The Path to Becoming a Volunteer Mediator

The Mediation Center of Dutchess County practices, trains, and apprentices in the style of transformative mediation. This approach informs our commitment to empowering community members to effectively transform conflict into conversation. Through a rigorous process of training, guided apprenticeship, and practical applications of learning, our volunteers achieve mastery before becoming certified to support community mediation. 

To become a volunteer, interested parties first attend an orientation session on transformative mediation, training, and apprenticeship overview. In total, our two-part process of active participation and learning begins with a minimum 30-hour initial training with a New York State Office of Court Administration certified trainer. A formal apprenticeship with a mentor and cohort will commence after the training. This stage typically lasts between 6 and 9 months. We’re grateful for the significant investments of time and energy that volunteer mediators make.

After an overwhelming response to our winter 2023 Initial Mediation Training we are not accepting further applications or able to respond to inquiries. You can sign up for our newsletter here to watch for future opportunities. This overview is for reference and future consideration purposes, only. 

Connect and Consider

To get started, potential volunteers sign up for an orientation session. During that session,  we’ll overview the process and address any questions you may have. The informal conversation will help both parties decide if they want to proceed.

Complete Initial Mediation Training

When trainings are available, prospective volunteers attend these multi-day sessions to learn foundational concepts and practices of transformative mediation. Led by a New York State Office of Court Administration certified trainer, these sessions equip volunteers with tools to become neutral, supportive facilitators.

Collaborative Learning Apprenticeship

Cohort Kick-Off

After successfully completing the initial training, accepted apprentices attend a cohort kick-off where they’ll meet MCDC staff, mentors, and overview the apprenticeship program. This initial session will introduce accepted apprentices to policies and procedures.

Initial Video Role Play

Accepted apprentices will then be asked to mediate a mock case, which will be filmed for review. The apprentice and their mentor will separately complete an assessment. With their mentor, they’ll review the assessment, watch the recording and tailor their training, objectives, and goals. This video serves as a baseline for their progress throughout the program. 


Apprentices will observe their mentor mediating at least three live cases. After observing these sessions, apprentices and mentors will debrief to incorporate critical components.


Working with mentors, apprentices will actively co-mediate at least 5 small claims cases. Throughout these sessions, mentors will provide guidance and feedback.

Mid-Point Written Assessment

Half-way through the apprenticeship stage, mentors will complete a written assessment of the apprentice, reflecting on their learning.
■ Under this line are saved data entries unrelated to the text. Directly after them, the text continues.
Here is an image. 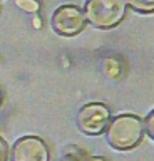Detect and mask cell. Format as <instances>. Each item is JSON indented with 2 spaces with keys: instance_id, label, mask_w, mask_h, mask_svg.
I'll use <instances>...</instances> for the list:
<instances>
[{
  "instance_id": "cell-1",
  "label": "cell",
  "mask_w": 154,
  "mask_h": 161,
  "mask_svg": "<svg viewBox=\"0 0 154 161\" xmlns=\"http://www.w3.org/2000/svg\"><path fill=\"white\" fill-rule=\"evenodd\" d=\"M144 121L137 114L124 113L111 118L104 131L106 143L116 151H131L137 148L144 139Z\"/></svg>"
},
{
  "instance_id": "cell-2",
  "label": "cell",
  "mask_w": 154,
  "mask_h": 161,
  "mask_svg": "<svg viewBox=\"0 0 154 161\" xmlns=\"http://www.w3.org/2000/svg\"><path fill=\"white\" fill-rule=\"evenodd\" d=\"M124 0H87L82 12L87 24L99 30H109L117 27L126 17Z\"/></svg>"
},
{
  "instance_id": "cell-3",
  "label": "cell",
  "mask_w": 154,
  "mask_h": 161,
  "mask_svg": "<svg viewBox=\"0 0 154 161\" xmlns=\"http://www.w3.org/2000/svg\"><path fill=\"white\" fill-rule=\"evenodd\" d=\"M111 108L104 103H87L77 113V129L86 136H101L111 123Z\"/></svg>"
},
{
  "instance_id": "cell-4",
  "label": "cell",
  "mask_w": 154,
  "mask_h": 161,
  "mask_svg": "<svg viewBox=\"0 0 154 161\" xmlns=\"http://www.w3.org/2000/svg\"><path fill=\"white\" fill-rule=\"evenodd\" d=\"M86 25L87 20L84 17L82 8L72 3L57 7L50 17V27L61 37H76L86 29Z\"/></svg>"
},
{
  "instance_id": "cell-5",
  "label": "cell",
  "mask_w": 154,
  "mask_h": 161,
  "mask_svg": "<svg viewBox=\"0 0 154 161\" xmlns=\"http://www.w3.org/2000/svg\"><path fill=\"white\" fill-rule=\"evenodd\" d=\"M10 161H50V148L40 136H22L12 144Z\"/></svg>"
},
{
  "instance_id": "cell-6",
  "label": "cell",
  "mask_w": 154,
  "mask_h": 161,
  "mask_svg": "<svg viewBox=\"0 0 154 161\" xmlns=\"http://www.w3.org/2000/svg\"><path fill=\"white\" fill-rule=\"evenodd\" d=\"M102 70L106 74V77H109L111 80H121L126 74V64L122 62L121 57L116 55H107L102 60Z\"/></svg>"
},
{
  "instance_id": "cell-7",
  "label": "cell",
  "mask_w": 154,
  "mask_h": 161,
  "mask_svg": "<svg viewBox=\"0 0 154 161\" xmlns=\"http://www.w3.org/2000/svg\"><path fill=\"white\" fill-rule=\"evenodd\" d=\"M126 7H129L132 12L141 15H151L154 14V0H124Z\"/></svg>"
},
{
  "instance_id": "cell-8",
  "label": "cell",
  "mask_w": 154,
  "mask_h": 161,
  "mask_svg": "<svg viewBox=\"0 0 154 161\" xmlns=\"http://www.w3.org/2000/svg\"><path fill=\"white\" fill-rule=\"evenodd\" d=\"M89 159V153L86 149L79 148V146H67L66 149H64V154L61 161H87Z\"/></svg>"
},
{
  "instance_id": "cell-9",
  "label": "cell",
  "mask_w": 154,
  "mask_h": 161,
  "mask_svg": "<svg viewBox=\"0 0 154 161\" xmlns=\"http://www.w3.org/2000/svg\"><path fill=\"white\" fill-rule=\"evenodd\" d=\"M15 5L25 14H39L42 8L40 0H15Z\"/></svg>"
},
{
  "instance_id": "cell-10",
  "label": "cell",
  "mask_w": 154,
  "mask_h": 161,
  "mask_svg": "<svg viewBox=\"0 0 154 161\" xmlns=\"http://www.w3.org/2000/svg\"><path fill=\"white\" fill-rule=\"evenodd\" d=\"M142 121H144V133L147 134L149 139L154 141V109H152Z\"/></svg>"
},
{
  "instance_id": "cell-11",
  "label": "cell",
  "mask_w": 154,
  "mask_h": 161,
  "mask_svg": "<svg viewBox=\"0 0 154 161\" xmlns=\"http://www.w3.org/2000/svg\"><path fill=\"white\" fill-rule=\"evenodd\" d=\"M0 161H10V146L0 136Z\"/></svg>"
},
{
  "instance_id": "cell-12",
  "label": "cell",
  "mask_w": 154,
  "mask_h": 161,
  "mask_svg": "<svg viewBox=\"0 0 154 161\" xmlns=\"http://www.w3.org/2000/svg\"><path fill=\"white\" fill-rule=\"evenodd\" d=\"M32 25H34V29H42V19L39 17V14L34 15V19H32Z\"/></svg>"
},
{
  "instance_id": "cell-13",
  "label": "cell",
  "mask_w": 154,
  "mask_h": 161,
  "mask_svg": "<svg viewBox=\"0 0 154 161\" xmlns=\"http://www.w3.org/2000/svg\"><path fill=\"white\" fill-rule=\"evenodd\" d=\"M87 161H109L106 156H89Z\"/></svg>"
},
{
  "instance_id": "cell-14",
  "label": "cell",
  "mask_w": 154,
  "mask_h": 161,
  "mask_svg": "<svg viewBox=\"0 0 154 161\" xmlns=\"http://www.w3.org/2000/svg\"><path fill=\"white\" fill-rule=\"evenodd\" d=\"M3 101H5V94H3V89H2V86H0V108H2Z\"/></svg>"
}]
</instances>
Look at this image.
This moment also provides an opportunity for apprentices and mentors to check-in on their experiences and the process. 

Final Video Role Play

Apprentices will mediate a mock case, which will again be filmed for review. 

Final Assessment

Based on the final video role play recording, mentors and apprentices will complete a final written assessment of the apprentice’s facilitation. Reviewing those assessments, the mentor will make a recommendation to MCDC regarding certification. 
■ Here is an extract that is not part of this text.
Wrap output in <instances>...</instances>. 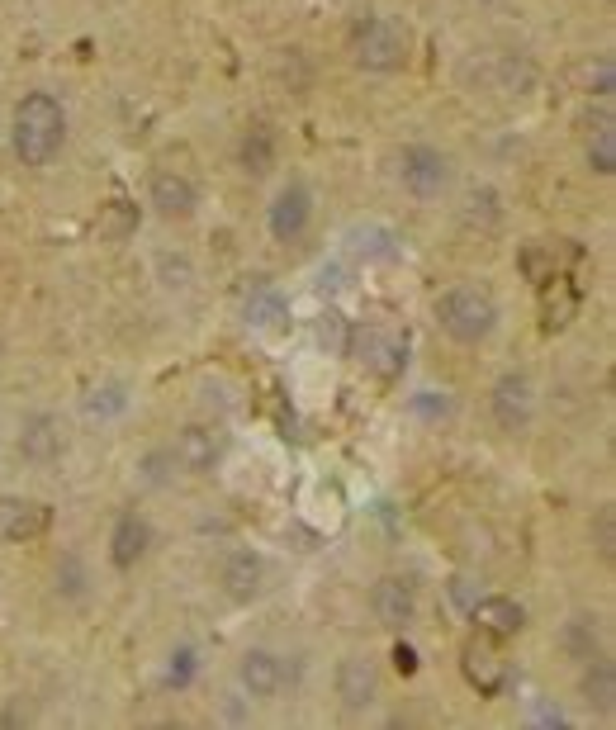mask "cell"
Instances as JSON below:
<instances>
[{"label": "cell", "instance_id": "cell-21", "mask_svg": "<svg viewBox=\"0 0 616 730\" xmlns=\"http://www.w3.org/2000/svg\"><path fill=\"white\" fill-rule=\"evenodd\" d=\"M583 693H588V702H593L598 712H612V707H616V669H612V659H602V655L588 659Z\"/></svg>", "mask_w": 616, "mask_h": 730}, {"label": "cell", "instance_id": "cell-5", "mask_svg": "<svg viewBox=\"0 0 616 730\" xmlns=\"http://www.w3.org/2000/svg\"><path fill=\"white\" fill-rule=\"evenodd\" d=\"M346 351H351L361 365L380 370V375H399V365L408 361V356H403V342L384 328H356L346 337Z\"/></svg>", "mask_w": 616, "mask_h": 730}, {"label": "cell", "instance_id": "cell-3", "mask_svg": "<svg viewBox=\"0 0 616 730\" xmlns=\"http://www.w3.org/2000/svg\"><path fill=\"white\" fill-rule=\"evenodd\" d=\"M351 57L361 72H399L408 62V29L384 15H370L351 29Z\"/></svg>", "mask_w": 616, "mask_h": 730}, {"label": "cell", "instance_id": "cell-10", "mask_svg": "<svg viewBox=\"0 0 616 730\" xmlns=\"http://www.w3.org/2000/svg\"><path fill=\"white\" fill-rule=\"evenodd\" d=\"M53 527V512L43 503H19V498H0V541H34Z\"/></svg>", "mask_w": 616, "mask_h": 730}, {"label": "cell", "instance_id": "cell-24", "mask_svg": "<svg viewBox=\"0 0 616 730\" xmlns=\"http://www.w3.org/2000/svg\"><path fill=\"white\" fill-rule=\"evenodd\" d=\"M247 318L261 323V328H275L280 318H285V299L271 290V285H256L252 299H247Z\"/></svg>", "mask_w": 616, "mask_h": 730}, {"label": "cell", "instance_id": "cell-18", "mask_svg": "<svg viewBox=\"0 0 616 730\" xmlns=\"http://www.w3.org/2000/svg\"><path fill=\"white\" fill-rule=\"evenodd\" d=\"M237 162L247 176H266L275 166V133L266 124H252L242 133V143H237Z\"/></svg>", "mask_w": 616, "mask_h": 730}, {"label": "cell", "instance_id": "cell-29", "mask_svg": "<svg viewBox=\"0 0 616 730\" xmlns=\"http://www.w3.org/2000/svg\"><path fill=\"white\" fill-rule=\"evenodd\" d=\"M346 323H342V313H323V323H318V342L323 347H332V351H346Z\"/></svg>", "mask_w": 616, "mask_h": 730}, {"label": "cell", "instance_id": "cell-34", "mask_svg": "<svg viewBox=\"0 0 616 730\" xmlns=\"http://www.w3.org/2000/svg\"><path fill=\"white\" fill-rule=\"evenodd\" d=\"M394 669H399V674H417V650L413 645H394Z\"/></svg>", "mask_w": 616, "mask_h": 730}, {"label": "cell", "instance_id": "cell-22", "mask_svg": "<svg viewBox=\"0 0 616 730\" xmlns=\"http://www.w3.org/2000/svg\"><path fill=\"white\" fill-rule=\"evenodd\" d=\"M588 166H593L598 176H612V171H616V128H612V114H602L598 128H593V138H588Z\"/></svg>", "mask_w": 616, "mask_h": 730}, {"label": "cell", "instance_id": "cell-4", "mask_svg": "<svg viewBox=\"0 0 616 730\" xmlns=\"http://www.w3.org/2000/svg\"><path fill=\"white\" fill-rule=\"evenodd\" d=\"M399 176L408 185V195H417V200H441V190L451 185V162H446V152L413 143V147H403Z\"/></svg>", "mask_w": 616, "mask_h": 730}, {"label": "cell", "instance_id": "cell-2", "mask_svg": "<svg viewBox=\"0 0 616 730\" xmlns=\"http://www.w3.org/2000/svg\"><path fill=\"white\" fill-rule=\"evenodd\" d=\"M436 323L446 337H455L460 347H474V342H484L493 328H498V304H493L489 290H479V285H455L436 299Z\"/></svg>", "mask_w": 616, "mask_h": 730}, {"label": "cell", "instance_id": "cell-27", "mask_svg": "<svg viewBox=\"0 0 616 730\" xmlns=\"http://www.w3.org/2000/svg\"><path fill=\"white\" fill-rule=\"evenodd\" d=\"M522 271L536 280V285H545V280H555V252H541V247H526L522 252Z\"/></svg>", "mask_w": 616, "mask_h": 730}, {"label": "cell", "instance_id": "cell-17", "mask_svg": "<svg viewBox=\"0 0 616 730\" xmlns=\"http://www.w3.org/2000/svg\"><path fill=\"white\" fill-rule=\"evenodd\" d=\"M171 460H181L185 470H195V475L214 470V460H218L214 432H209V427H185L181 437H176V451H171Z\"/></svg>", "mask_w": 616, "mask_h": 730}, {"label": "cell", "instance_id": "cell-6", "mask_svg": "<svg viewBox=\"0 0 616 730\" xmlns=\"http://www.w3.org/2000/svg\"><path fill=\"white\" fill-rule=\"evenodd\" d=\"M536 413V394H531V380L526 375H503L493 384V422L503 432H522Z\"/></svg>", "mask_w": 616, "mask_h": 730}, {"label": "cell", "instance_id": "cell-16", "mask_svg": "<svg viewBox=\"0 0 616 730\" xmlns=\"http://www.w3.org/2000/svg\"><path fill=\"white\" fill-rule=\"evenodd\" d=\"M285 683V664L271 655V650H252L242 659V688L252 697H275Z\"/></svg>", "mask_w": 616, "mask_h": 730}, {"label": "cell", "instance_id": "cell-8", "mask_svg": "<svg viewBox=\"0 0 616 730\" xmlns=\"http://www.w3.org/2000/svg\"><path fill=\"white\" fill-rule=\"evenodd\" d=\"M370 603H375L380 626H389V631H408L417 617V593L408 579H380L375 593H370Z\"/></svg>", "mask_w": 616, "mask_h": 730}, {"label": "cell", "instance_id": "cell-9", "mask_svg": "<svg viewBox=\"0 0 616 730\" xmlns=\"http://www.w3.org/2000/svg\"><path fill=\"white\" fill-rule=\"evenodd\" d=\"M460 669L470 678V688H479V697H498L503 683H508V664L493 655L489 645H479V640H470V645L460 650Z\"/></svg>", "mask_w": 616, "mask_h": 730}, {"label": "cell", "instance_id": "cell-33", "mask_svg": "<svg viewBox=\"0 0 616 730\" xmlns=\"http://www.w3.org/2000/svg\"><path fill=\"white\" fill-rule=\"evenodd\" d=\"M598 550L612 560V550H616V536H612V508H602L598 512Z\"/></svg>", "mask_w": 616, "mask_h": 730}, {"label": "cell", "instance_id": "cell-32", "mask_svg": "<svg viewBox=\"0 0 616 730\" xmlns=\"http://www.w3.org/2000/svg\"><path fill=\"white\" fill-rule=\"evenodd\" d=\"M86 408H91V413H119V408H124V389H114V384H109V389H95L91 399H86Z\"/></svg>", "mask_w": 616, "mask_h": 730}, {"label": "cell", "instance_id": "cell-26", "mask_svg": "<svg viewBox=\"0 0 616 730\" xmlns=\"http://www.w3.org/2000/svg\"><path fill=\"white\" fill-rule=\"evenodd\" d=\"M57 593H67V598H81V593H86V574H81V560H76V555H62V565H57Z\"/></svg>", "mask_w": 616, "mask_h": 730}, {"label": "cell", "instance_id": "cell-23", "mask_svg": "<svg viewBox=\"0 0 616 730\" xmlns=\"http://www.w3.org/2000/svg\"><path fill=\"white\" fill-rule=\"evenodd\" d=\"M545 285H550V290H545V328H564V323H569V313L579 309V294L569 290L560 275H555V280H545Z\"/></svg>", "mask_w": 616, "mask_h": 730}, {"label": "cell", "instance_id": "cell-7", "mask_svg": "<svg viewBox=\"0 0 616 730\" xmlns=\"http://www.w3.org/2000/svg\"><path fill=\"white\" fill-rule=\"evenodd\" d=\"M313 223V195L304 185H285L271 204V238L275 242H299Z\"/></svg>", "mask_w": 616, "mask_h": 730}, {"label": "cell", "instance_id": "cell-31", "mask_svg": "<svg viewBox=\"0 0 616 730\" xmlns=\"http://www.w3.org/2000/svg\"><path fill=\"white\" fill-rule=\"evenodd\" d=\"M588 91H598L602 100L616 91V72H612V57H598V67H588Z\"/></svg>", "mask_w": 616, "mask_h": 730}, {"label": "cell", "instance_id": "cell-19", "mask_svg": "<svg viewBox=\"0 0 616 730\" xmlns=\"http://www.w3.org/2000/svg\"><path fill=\"white\" fill-rule=\"evenodd\" d=\"M261 560H256L252 550H233L228 560H223V584H228V593L233 598H252L256 588H261Z\"/></svg>", "mask_w": 616, "mask_h": 730}, {"label": "cell", "instance_id": "cell-25", "mask_svg": "<svg viewBox=\"0 0 616 730\" xmlns=\"http://www.w3.org/2000/svg\"><path fill=\"white\" fill-rule=\"evenodd\" d=\"M564 640H569V650L579 659H593L598 655V636H593V621H569V631H564Z\"/></svg>", "mask_w": 616, "mask_h": 730}, {"label": "cell", "instance_id": "cell-14", "mask_svg": "<svg viewBox=\"0 0 616 730\" xmlns=\"http://www.w3.org/2000/svg\"><path fill=\"white\" fill-rule=\"evenodd\" d=\"M147 541H152L147 522L138 517V512H124V517H119V527H114V536H109V560H114L119 569H133L138 560H143Z\"/></svg>", "mask_w": 616, "mask_h": 730}, {"label": "cell", "instance_id": "cell-20", "mask_svg": "<svg viewBox=\"0 0 616 730\" xmlns=\"http://www.w3.org/2000/svg\"><path fill=\"white\" fill-rule=\"evenodd\" d=\"M95 228H100V238L105 242H128L133 233H138V204L124 200V195L109 200L105 209H100V223H95Z\"/></svg>", "mask_w": 616, "mask_h": 730}, {"label": "cell", "instance_id": "cell-30", "mask_svg": "<svg viewBox=\"0 0 616 730\" xmlns=\"http://www.w3.org/2000/svg\"><path fill=\"white\" fill-rule=\"evenodd\" d=\"M190 678H195V650H176L171 669H166V683L171 688H190Z\"/></svg>", "mask_w": 616, "mask_h": 730}, {"label": "cell", "instance_id": "cell-12", "mask_svg": "<svg viewBox=\"0 0 616 730\" xmlns=\"http://www.w3.org/2000/svg\"><path fill=\"white\" fill-rule=\"evenodd\" d=\"M152 204H157L162 219H190L200 195H195V185L185 181L181 171H157L152 176Z\"/></svg>", "mask_w": 616, "mask_h": 730}, {"label": "cell", "instance_id": "cell-1", "mask_svg": "<svg viewBox=\"0 0 616 730\" xmlns=\"http://www.w3.org/2000/svg\"><path fill=\"white\" fill-rule=\"evenodd\" d=\"M62 133H67V114L48 91H34L19 100L15 110V152L24 166H48L62 147Z\"/></svg>", "mask_w": 616, "mask_h": 730}, {"label": "cell", "instance_id": "cell-13", "mask_svg": "<svg viewBox=\"0 0 616 730\" xmlns=\"http://www.w3.org/2000/svg\"><path fill=\"white\" fill-rule=\"evenodd\" d=\"M470 617L489 636H517L526 626V607L512 598H479V603H470Z\"/></svg>", "mask_w": 616, "mask_h": 730}, {"label": "cell", "instance_id": "cell-28", "mask_svg": "<svg viewBox=\"0 0 616 730\" xmlns=\"http://www.w3.org/2000/svg\"><path fill=\"white\" fill-rule=\"evenodd\" d=\"M413 413L417 418H427V422H441V418H451V399H441V394H413Z\"/></svg>", "mask_w": 616, "mask_h": 730}, {"label": "cell", "instance_id": "cell-15", "mask_svg": "<svg viewBox=\"0 0 616 730\" xmlns=\"http://www.w3.org/2000/svg\"><path fill=\"white\" fill-rule=\"evenodd\" d=\"M19 451H24V460H38V465L57 460V451H62V432H57V422L48 418V413H34V418H24Z\"/></svg>", "mask_w": 616, "mask_h": 730}, {"label": "cell", "instance_id": "cell-11", "mask_svg": "<svg viewBox=\"0 0 616 730\" xmlns=\"http://www.w3.org/2000/svg\"><path fill=\"white\" fill-rule=\"evenodd\" d=\"M375 688H380V674H375V664L365 655H351L342 659V669H337V697H342L351 712H361L375 702Z\"/></svg>", "mask_w": 616, "mask_h": 730}]
</instances>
If the apprentice is approved by MCDC staff and the mentor, they will be certified. At this phase, certified mediators become eligible to mediate small claims cases as well as non-family and community disputes.
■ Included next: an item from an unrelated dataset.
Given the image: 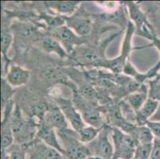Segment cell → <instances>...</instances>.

Continue as an Active Mediator

Once volunteer mediators are certified, they must continue learning and serving. As guided by the Office of Court Administration, mediators must complete six hours of continuing education per year and mediate a minimum of 3 cases per year. As a volunteer mediator, you’ll get access to invitation-only advanced trainings. These might include topics like custody and visitation, special education, and more.

Our corps of active and enduring mediators make a meaningful difference in our community. We’re grateful for their mediating 97% of cases, generously sharing their time and skills to help transform conflict into conversation. 

As a Community Dispute Resolution Center operating in New York State, this process follows Office of Court Administration requirements for volunteer mediators. CDRC volunteers are expected to follow the New York State Unified Court System standards of conduct as outlined here.